Sure, it would reduce the number of reviews, but the corresponding increase in trustworthiness would give honest reviews much more currncy, and offer honest sellers a layer of protection.

It’s great to see stories like this. I do t think most people are aware of the level of fraud in Amazon’s review system. The more people lose faith in them, the better. A loss of faith and an impact on the bottom line is the only thing that will motivate Amazon o invest the massive resources needed to even begin to address the problem.

As for the verified purchase, it’s a technique called “brushing”. You make real purchases so you can leave fake ratings. Maybe you even return the items.

eBay has a similar problem where a new seller needs to get a lot of positive feedback. They start by selling very cheap things (say, $0.99 phone chargers) to pump up the number of transactions and 5 start ratings. After that they have a seller account that is valuable and can transfer it or do something else.

But this technique isn’t new. You can mess with the New York Times bestseller lists by buying your own book at NYT reporting stores. You make small purchases to fly under the corporate purchase radar.

You’ll never solve this problem though. It’s an arms race and the other side has much more incentive to game it. Neither does Amazon or eBay have incentives to change it. Purchasers get used to it but keep buying stuff. The people who get annoyed are the makers of rival products and they aren’t going to stop selling either.

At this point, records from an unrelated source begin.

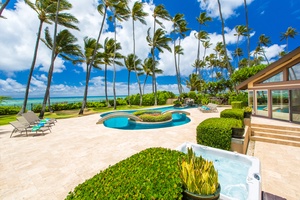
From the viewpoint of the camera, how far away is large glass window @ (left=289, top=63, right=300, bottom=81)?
812 centimetres

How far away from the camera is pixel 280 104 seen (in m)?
Result: 9.05

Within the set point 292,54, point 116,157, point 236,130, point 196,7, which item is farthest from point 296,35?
point 116,157

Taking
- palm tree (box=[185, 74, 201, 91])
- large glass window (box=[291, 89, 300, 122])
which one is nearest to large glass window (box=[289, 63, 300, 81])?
large glass window (box=[291, 89, 300, 122])

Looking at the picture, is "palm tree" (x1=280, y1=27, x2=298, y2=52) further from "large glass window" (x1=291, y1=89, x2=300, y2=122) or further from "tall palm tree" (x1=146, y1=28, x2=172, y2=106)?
"large glass window" (x1=291, y1=89, x2=300, y2=122)

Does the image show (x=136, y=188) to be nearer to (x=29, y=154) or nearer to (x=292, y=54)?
(x=29, y=154)

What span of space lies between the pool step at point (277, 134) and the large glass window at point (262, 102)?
3492 mm

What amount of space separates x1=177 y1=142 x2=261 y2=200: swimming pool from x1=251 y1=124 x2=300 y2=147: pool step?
4176 millimetres

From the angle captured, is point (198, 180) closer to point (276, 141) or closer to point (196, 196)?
point (196, 196)

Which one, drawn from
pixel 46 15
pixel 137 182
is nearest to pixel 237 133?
pixel 137 182

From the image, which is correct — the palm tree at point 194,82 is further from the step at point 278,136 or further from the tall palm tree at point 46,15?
the step at point 278,136

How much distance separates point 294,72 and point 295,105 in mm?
2032

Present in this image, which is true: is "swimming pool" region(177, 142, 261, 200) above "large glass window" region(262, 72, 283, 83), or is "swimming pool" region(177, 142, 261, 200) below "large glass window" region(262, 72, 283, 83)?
below

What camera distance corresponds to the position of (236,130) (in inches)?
197

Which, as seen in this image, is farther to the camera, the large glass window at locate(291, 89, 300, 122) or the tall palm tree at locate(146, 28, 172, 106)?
the tall palm tree at locate(146, 28, 172, 106)
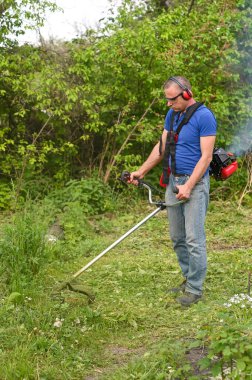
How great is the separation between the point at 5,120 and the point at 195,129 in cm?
535

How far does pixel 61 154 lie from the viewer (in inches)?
393

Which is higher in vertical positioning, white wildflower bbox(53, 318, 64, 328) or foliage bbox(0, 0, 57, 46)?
foliage bbox(0, 0, 57, 46)

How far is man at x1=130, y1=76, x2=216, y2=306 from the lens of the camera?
499 cm

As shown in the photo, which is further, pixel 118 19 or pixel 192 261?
pixel 118 19

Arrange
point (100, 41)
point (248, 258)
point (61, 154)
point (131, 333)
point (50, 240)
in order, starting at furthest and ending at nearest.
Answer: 1. point (61, 154)
2. point (100, 41)
3. point (50, 240)
4. point (248, 258)
5. point (131, 333)

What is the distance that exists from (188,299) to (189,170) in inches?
43.3

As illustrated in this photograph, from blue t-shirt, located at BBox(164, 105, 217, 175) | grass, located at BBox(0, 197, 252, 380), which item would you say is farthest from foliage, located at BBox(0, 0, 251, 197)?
blue t-shirt, located at BBox(164, 105, 217, 175)

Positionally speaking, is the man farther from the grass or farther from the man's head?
the grass

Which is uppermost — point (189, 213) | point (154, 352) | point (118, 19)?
point (118, 19)

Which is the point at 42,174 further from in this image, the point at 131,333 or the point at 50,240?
the point at 131,333

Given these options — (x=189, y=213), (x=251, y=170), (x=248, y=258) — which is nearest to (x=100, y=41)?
(x=251, y=170)

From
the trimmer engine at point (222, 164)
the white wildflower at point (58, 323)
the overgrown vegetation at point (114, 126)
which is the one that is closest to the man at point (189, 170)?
the trimmer engine at point (222, 164)

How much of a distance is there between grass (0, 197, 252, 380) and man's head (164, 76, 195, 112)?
1.61 meters

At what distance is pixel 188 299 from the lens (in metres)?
5.34
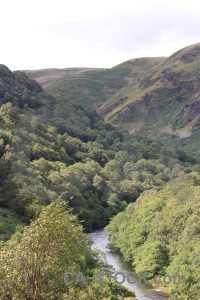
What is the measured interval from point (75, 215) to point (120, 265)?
59184mm

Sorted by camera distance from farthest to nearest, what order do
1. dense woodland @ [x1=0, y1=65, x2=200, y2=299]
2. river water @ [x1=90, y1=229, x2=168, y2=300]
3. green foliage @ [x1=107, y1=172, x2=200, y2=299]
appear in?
green foliage @ [x1=107, y1=172, x2=200, y2=299], river water @ [x1=90, y1=229, x2=168, y2=300], dense woodland @ [x1=0, y1=65, x2=200, y2=299]

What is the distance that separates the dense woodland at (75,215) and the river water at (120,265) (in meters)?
2.38

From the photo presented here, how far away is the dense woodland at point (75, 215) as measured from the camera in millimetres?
Result: 31406

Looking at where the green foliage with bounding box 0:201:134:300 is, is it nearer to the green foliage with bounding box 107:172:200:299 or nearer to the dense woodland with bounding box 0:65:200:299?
the dense woodland with bounding box 0:65:200:299

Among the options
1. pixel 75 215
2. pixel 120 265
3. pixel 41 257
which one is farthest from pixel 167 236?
pixel 41 257

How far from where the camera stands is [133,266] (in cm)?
9181

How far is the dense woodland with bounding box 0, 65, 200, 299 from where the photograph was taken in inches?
1236

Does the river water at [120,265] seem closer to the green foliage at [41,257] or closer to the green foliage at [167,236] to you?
the green foliage at [167,236]

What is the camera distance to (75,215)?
35.1 meters

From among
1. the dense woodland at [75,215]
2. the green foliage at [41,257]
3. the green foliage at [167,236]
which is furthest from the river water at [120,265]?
the green foliage at [41,257]

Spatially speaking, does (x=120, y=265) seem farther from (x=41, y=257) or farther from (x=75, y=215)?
(x=41, y=257)

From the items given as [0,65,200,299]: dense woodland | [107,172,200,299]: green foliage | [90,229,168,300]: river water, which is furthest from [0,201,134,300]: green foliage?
[90,229,168,300]: river water

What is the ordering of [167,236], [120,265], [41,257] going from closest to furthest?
[41,257]
[120,265]
[167,236]

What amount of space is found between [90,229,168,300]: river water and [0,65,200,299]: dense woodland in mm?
2382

I wasn’t aware of the extent of the eBay problem, and never heard it articulated before – yet as a teenager, I intuitively realized this and went so far as to sell some cheap items to build up my account reputation before selling a “large” item so it’d fetch a higher value. Couldn’t eBay simply weight the lower-dollar items less – but it sounds like perhaps they don’t?

Seems to be a very difficult marketplace for the honest seller today.

Something I have noticed many times, is large numbers of 4 and 5 star reviews for the wrong item. Sometimes the actual item that was reviewed is similar, which makes it harder to notice. Other times, it was quite obvious. Verified purchase seems pointless here, if the review of the purchased item isn’t the item under which the review is posted.

This happens a lot when the seller lists multiple items (that aren’t even related) under the same umbrella listing. You know how you can sometimes select various options for an item? Sometimes, the seller makes those options completely different items. :facepalm:

There are exceptions, (as in the one posted above), but why shouldn’t paid reviews be seen as a form of marketing for some sellers. Truth is, if you’re a smaller seller in an over populated product category, your listing will often not be given a respectful amount of traffic, due to the A9 not acknowledging your listing. One of the few ways around this is to have a 5 star review and a specific amount of verified reviews. Especially when going up against established sellers with hundreds of reviews. I don’t have the answers, but I’d be curious to find out how some of you propose to balance the playing field that Amazon has set up.